Discussion of Specifying prior distributions in reliability applications

Congratulations on this great and comprehensive achievement. Undoubtedly, Bayesian inference plays an increasingly important role in reliability data analysis, dictated on the one hand by the usually small sample sizes per experimental condition, which bring standard frequentist procedures to their limits, and on the other hand by the fact that uncertainty quantification and communication are more straightforward in a Bayesian setup. Reliability data are mostly censored, with many realistic censoring schemes leading to complicated likelihood functions and posterior distributions that can be only approximated numerically with Markov Chain Monte Carlo (MCMC) methods. With the advances in Bayesian computation techniques and algorithms, this is however not a limitation anymore. The authors managed in this enlightening work to embed the reliability perspective view, grounded on the practitioners' needs, in a Bayesian theoretic setup, providing and commenting fundamental literature from both fields. This paper will be a valuable reference for practitioning Bayesian inference in reliability applications and, most importantly, for understanding the effect of the priors' choice. The provided insight on the role of a sensitivity analysis for the prior distribution is very important as well, especially when extrapolating results. Furthermore, the technical details and hints on the implementation in R will be highly appreciated.

It is not surprising, but good to see, that the essential role of the independence Jeffreys (IJ) priors is verified also in this context, for example, in cases of Type-I censoring with few observed failures. A crucial statement of the paper I would like to highlight is that in case of limited observed data, the usually “safe” choice of a noninformative prior can deliver misleading conclusions, since it may consider unlikely or impossible parts of the parameter space with high probability. Therefore, in reliability applications weakly informative priors that reflect the underlying framework or known effect of experimental conditions have to be prioritized. Moreover, along these lines, in case of experiments combining more than one experimental condition, if the level of the experimental condition has a monotone effect on the quantity of interest, say the expected lifetime, the choice of the priors under the different conditions should reflect this ordering. This is a direction of future research on Bayesian procedures for reliability applications with high expected impact.

In a Bayesian inferential framework, the derivation and use of credible intervals (CIs) is more natural and flexible than frequentist confidence intervals. In this work the focus lies on equal tailed CIs. For highly skewed posteriors, it would be of interest to consider in the future highest posterior density (HPD) CIs as well.

Motivated by the reference of the authors to Reference 1 and the priors in the framework of accelerated life testing (ALT), I would like to emphasize the importance of the choice of priors in ALT experiments and the associated challenges linked to the underlying type of censoring. Reference 1 considered noninformative priors for constant stress ALT (CSALT) experiments under Type-II censoring for Weibull lifetimes and studied their properties. For Weibull lifetimes but for step-stress ALT (SSALT) and a more complex censoring scheme (progressive interval censoring),² discussed simple conjugate-like priors along with normal priors, vague or noninformative, and implemented them on a simulated and a real example. For further sources on the Bayesian analysis of SSALT models, which was first dealt by Reference 3, we refer to Reference 2 and the references cited therein.

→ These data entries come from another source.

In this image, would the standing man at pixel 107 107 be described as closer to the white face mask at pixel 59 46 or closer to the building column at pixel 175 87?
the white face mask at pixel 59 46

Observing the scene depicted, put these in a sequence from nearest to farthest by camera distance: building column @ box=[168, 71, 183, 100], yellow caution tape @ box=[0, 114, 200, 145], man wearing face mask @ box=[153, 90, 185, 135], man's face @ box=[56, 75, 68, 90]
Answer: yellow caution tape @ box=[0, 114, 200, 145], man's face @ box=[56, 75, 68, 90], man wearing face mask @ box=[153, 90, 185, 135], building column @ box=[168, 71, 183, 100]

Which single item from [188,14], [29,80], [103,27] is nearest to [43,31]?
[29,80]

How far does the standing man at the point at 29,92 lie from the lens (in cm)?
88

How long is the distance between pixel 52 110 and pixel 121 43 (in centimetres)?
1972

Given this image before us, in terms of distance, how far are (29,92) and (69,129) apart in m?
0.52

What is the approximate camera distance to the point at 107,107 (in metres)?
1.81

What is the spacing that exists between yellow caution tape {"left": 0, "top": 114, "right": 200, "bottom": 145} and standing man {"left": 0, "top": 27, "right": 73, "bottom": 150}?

Furthermore, in CSALT and SSALT models with Weibull lifetimes it is usually assumed that the shape parameter $\beta$ is common across all $s$ considered stress levels and the stress change affects only the scale parameters ${\eta }_i$, $i=1,\dots ,s$. However, a stress increase may affect the shape of the lifetime distribution. For example, for a SSALT model with Weibull lifetimes⁴ considered the shape parameters to be increasing in the stress level, providing an associated physical justification, while² discussed on a real SSALT example with $s=4$ the impact on the predicted lifetime under normal operating condition of the assumption of a common $\beta$ or not. Thus, it is crucial to develop Bayesian procedures for deciding on the validity of a common $\beta$ assumption.

Although it is common evidence that Bayesian inference can provide an efficient solution to many complicated reliability applications, the obstacle for its broader use is the difficulty in adjusting and implementing Bayesian procedures in practice. For this, there is a demand for a user friendly package, tailored to the needs of reliability applications, that will provide a safe environment for Bayesian analysis without requiring Bayesian expertise. Under the functionalities of such a package should also be the possibility to transform practitioners' friendly specified prior information into adequate prior distributions.